**To do:**
All lines in the records below from the line with "beads minion" through the line with "H&M ogrodniczki jeansowe rozm.146" are to be given again exactly, both ends included; the pictures are to be left out.

**Records supplied:**
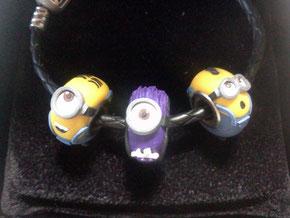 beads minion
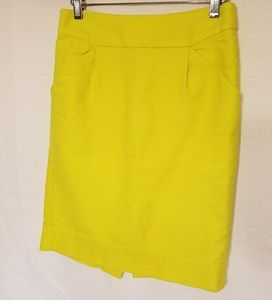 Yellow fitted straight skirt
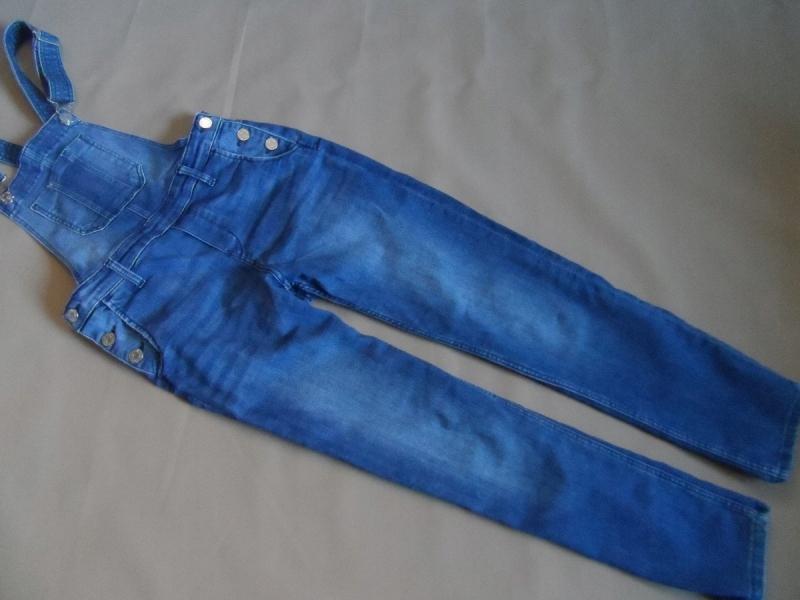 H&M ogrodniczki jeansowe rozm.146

...

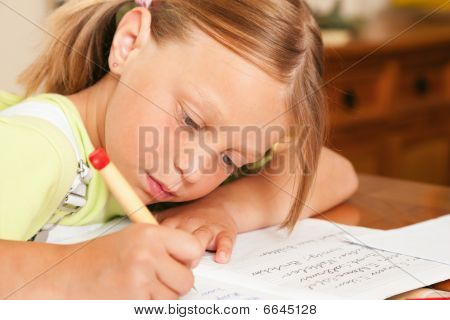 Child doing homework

* * *

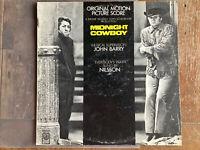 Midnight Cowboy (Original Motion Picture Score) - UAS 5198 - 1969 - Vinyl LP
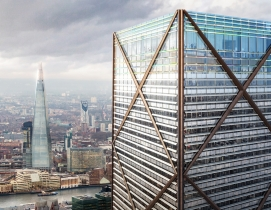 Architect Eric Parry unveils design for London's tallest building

**Solution:**
 beads minion
 Yellow fitted straight skirt
 H&M ogrodniczki jeansowe rozm.146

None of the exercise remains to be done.